DATA FOR THIS EXERCISE:

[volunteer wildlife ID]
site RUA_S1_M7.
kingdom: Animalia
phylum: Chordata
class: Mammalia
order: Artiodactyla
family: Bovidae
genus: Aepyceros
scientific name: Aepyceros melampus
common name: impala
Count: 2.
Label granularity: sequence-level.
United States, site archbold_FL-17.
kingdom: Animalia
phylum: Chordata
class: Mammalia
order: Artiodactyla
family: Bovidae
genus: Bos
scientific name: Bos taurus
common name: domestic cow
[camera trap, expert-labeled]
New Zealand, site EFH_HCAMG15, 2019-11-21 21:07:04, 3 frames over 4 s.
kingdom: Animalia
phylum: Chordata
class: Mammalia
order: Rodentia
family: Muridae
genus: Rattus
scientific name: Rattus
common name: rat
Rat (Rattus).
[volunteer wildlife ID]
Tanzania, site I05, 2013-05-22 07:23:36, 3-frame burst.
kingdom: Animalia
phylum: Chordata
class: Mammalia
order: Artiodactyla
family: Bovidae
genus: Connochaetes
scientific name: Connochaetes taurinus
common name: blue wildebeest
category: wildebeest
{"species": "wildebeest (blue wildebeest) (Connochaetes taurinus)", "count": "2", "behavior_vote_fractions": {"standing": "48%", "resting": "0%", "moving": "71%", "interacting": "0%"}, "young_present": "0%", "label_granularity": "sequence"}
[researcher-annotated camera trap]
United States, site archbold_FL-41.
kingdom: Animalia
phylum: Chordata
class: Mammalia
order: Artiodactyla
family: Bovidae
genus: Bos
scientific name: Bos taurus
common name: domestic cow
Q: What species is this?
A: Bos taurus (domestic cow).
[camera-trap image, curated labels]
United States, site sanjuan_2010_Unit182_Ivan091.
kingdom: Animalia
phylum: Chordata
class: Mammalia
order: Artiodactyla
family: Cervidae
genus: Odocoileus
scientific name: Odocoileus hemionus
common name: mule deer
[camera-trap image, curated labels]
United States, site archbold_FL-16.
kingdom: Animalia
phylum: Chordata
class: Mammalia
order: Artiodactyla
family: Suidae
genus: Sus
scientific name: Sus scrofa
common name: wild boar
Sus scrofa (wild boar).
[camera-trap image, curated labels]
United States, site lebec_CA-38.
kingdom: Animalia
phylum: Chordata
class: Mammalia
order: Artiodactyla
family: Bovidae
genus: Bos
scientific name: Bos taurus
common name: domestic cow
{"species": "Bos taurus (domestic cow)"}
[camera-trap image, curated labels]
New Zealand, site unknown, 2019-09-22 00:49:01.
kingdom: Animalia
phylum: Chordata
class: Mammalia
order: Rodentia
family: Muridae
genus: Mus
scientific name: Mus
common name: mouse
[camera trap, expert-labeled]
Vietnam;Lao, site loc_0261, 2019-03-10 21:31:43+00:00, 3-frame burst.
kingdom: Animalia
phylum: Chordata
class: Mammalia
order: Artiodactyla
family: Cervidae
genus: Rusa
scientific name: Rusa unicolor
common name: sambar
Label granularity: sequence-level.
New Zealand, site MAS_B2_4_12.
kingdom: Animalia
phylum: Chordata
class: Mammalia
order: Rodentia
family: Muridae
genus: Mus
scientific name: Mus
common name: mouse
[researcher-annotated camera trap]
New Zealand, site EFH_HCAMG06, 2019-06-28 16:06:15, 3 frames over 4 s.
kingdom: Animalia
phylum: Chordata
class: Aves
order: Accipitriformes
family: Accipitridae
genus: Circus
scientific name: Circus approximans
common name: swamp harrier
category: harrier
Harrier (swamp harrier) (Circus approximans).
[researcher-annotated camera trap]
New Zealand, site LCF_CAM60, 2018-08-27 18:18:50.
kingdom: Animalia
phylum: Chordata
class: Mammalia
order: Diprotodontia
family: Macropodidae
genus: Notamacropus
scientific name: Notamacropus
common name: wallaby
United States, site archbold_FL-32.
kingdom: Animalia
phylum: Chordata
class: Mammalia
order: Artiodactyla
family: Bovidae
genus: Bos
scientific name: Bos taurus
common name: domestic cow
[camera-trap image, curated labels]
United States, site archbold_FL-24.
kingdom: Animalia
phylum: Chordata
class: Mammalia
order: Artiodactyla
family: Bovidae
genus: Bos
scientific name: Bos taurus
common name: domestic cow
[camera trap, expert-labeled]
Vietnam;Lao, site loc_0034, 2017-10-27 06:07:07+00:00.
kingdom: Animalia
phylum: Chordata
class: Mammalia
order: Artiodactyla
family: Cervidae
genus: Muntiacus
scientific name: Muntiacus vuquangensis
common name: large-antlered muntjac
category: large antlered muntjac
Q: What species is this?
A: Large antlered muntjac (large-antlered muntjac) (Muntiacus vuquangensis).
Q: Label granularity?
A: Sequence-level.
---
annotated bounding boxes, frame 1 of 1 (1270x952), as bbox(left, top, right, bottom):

PROBLEM TO SOLVE: Return each line above exactly.

OUTPUT FOR THIS TASK:
[volunteer wildlife ID]
site RUA_S1_M7.
kingdom: Animalia
phylum: Chordata
class: Mammalia
order: Artiodactyla
family: Bovidae
genus: Aepyceros
scientific name: Aepyceros melampus
common name: impala
Count: 2.
Label granularity: sequence-level.
United States, site archbold_FL-17.
kingdom: Animalia
phylum: Chordata
class: Mammalia
order: Artiodactyla
family: Bovidae
genus: Bos
scientific name: Bos taurus
common name: domestic cow
[camera trap, expert-labeled]
New Zealand, site EFH_HCAMG15, 2019-11-21 21:07:04, 3 frames over 4 s.
kingdom: Animalia
phylum: Chordata
class: Mammalia
order: Rodentia
family: Muridae
genus: Rattus
scientific name: Rattus
common name: rat
Rat (Rattus).
[volunteer wildlife ID]
Tanzania, site I05, 2013-05-22 07:23:36, 3-frame burst.
kingdom: Animalia
phylum: Chordata
class: Mammalia
order: Artiodactyla
family: Bovidae
genus: Connochaetes
scientific name: Connochaetes taurinus
common name: blue wildebeest
category: wildebeest
{"species": "wildebeest (blue wildebeest) (Connochaetes taurinus)", "count": "2", "behavior_vote_fractions": {"standing": "48%", "resting": "0%", "moving": "71%", "interacting": "0%"}, "young_present": "0%", "label_granularity": "sequence"}
[researcher-annotated camera trap]
United States, site archbold_FL-41.
kingdom: Animalia
phylum: Chordata
class: Mammalia
order: Artiodactyla
family: Bovidae
genus: Bos
scientific name: Bos taurus
common name: domestic cow
Q: What species is this?
A: Bos taurus (domestic cow).
[camera-trap image, curated labels]
United States, site sanjuan_2010_Unit182_Ivan091.
kingdom: Animalia
phylum: Chordata
class: Mammalia
order: Artiodactyla
family: Cervidae
genus: Odocoileus
scientific name: Odocoileus hemionus
common name: mule deer
[camera-trap image, curated labels]
United States, site archbold_FL-16.
kingdom: Animalia
phylum: Chordata
class: Mammalia
order: Artiodactyla
family: Suidae
genus: Sus
scientific name: Sus scrofa
common name: wild boar
Sus scrofa (wild boar).
[camera-trap image, curated labels]
United States, site lebec_CA-38.
kingdom: Animalia
phylum: Chordata
class: Mammalia
order: Artiodactyla
family: Bovidae
genus: Bos
scientific name: Bos taurus
common name: domestic cow
{"species": "Bos taurus (domestic cow)"}
[camera-trap image, curated labels]
New Zealand, site unknown, 2019-09-22 00:49:01.
kingdom: Animalia
phylum: Chordata
class: Mammalia
order: Rodentia
family: Muridae
genus: Mus
scientific name: Mus
common name: mouse
[camera trap, expert-labeled]
Vietnam;Lao, site loc_0261, 2019-03-10 21:31:43+00:00, 3-frame burst.
kingdom: Animalia
phylum: Chordata
class: Mammalia
order: Artiodactyla
family: Cervidae
genus: Rusa
scientific name: Rusa unicolor
common name: sambar
Label granularity: sequence-level.
New Zealand, site MAS_B2_4_12.
kingdom: Animalia
phylum: Chordata
class: Mammalia
order: Rodentia
family: Muridae
genus: Mus
scientific name: Mus
common name: mouse
[researcher-annotated camera trap]
New Zealand, site EFH_HCAMG06, 2019-06-28 16:06:15, 3 frames over 4 s.
kingdom: Animalia
phylum: Chordata
class: Aves
order: Accipitriformes
family: Accipitridae
genus: Circus
scientific name: Circus approximans
common name: swamp harrier
category: harrier
Harrier (swamp harrier) (Circus approximans).
[researcher-annotated camera trap]
New Zealand, site LCF_CAM60, 2018-08-27 18:18:50.
kingdom: Animalia
phylum: Chordata
class: Mammalia
order: Diprotodontia
family: Macropodidae
genus: Notamacropus
scientific name: Notamacropus
common name: wallaby
United States, site archbold_FL-32.
kingdom: Animalia
phylum: Chordata
class: Mammalia
order: Artiodactyla
family: Bovidae
genus: Bos
scientific name: Bos taurus
common name: domestic cow
[camera-trap image, curated labels]
United States, site archbold_FL-24.
kingdom: Animalia
phylum: Chordata
class: Mammalia
order: Artiodactyla
family: Bovidae
genus: Bos
scientific name: Bos taurus
common name: domestic cow
[camera trap, expert-labeled]
Vietnam;Lao, site loc_0034, 2017-10-27 06:07:07+00:00.
kingdom: Animalia
phylum: Chordata
class: Mammalia
order: Artiodactyla
family: Cervidae
genus: Muntiacus
scientific name: Muntiacus vuquangensis
common name: large-antlered muntjac
category: large antlered muntjac
Q: What species is this?
A: Large antlered muntjac (large-antlered muntjac) (Muntiacus vuquangensis).
Q: Label granularity?
A: Sequence-level.
---
annotated bounding boxes, frame 1 of 1 (1270x952), as bbox(left, top, right, bottom):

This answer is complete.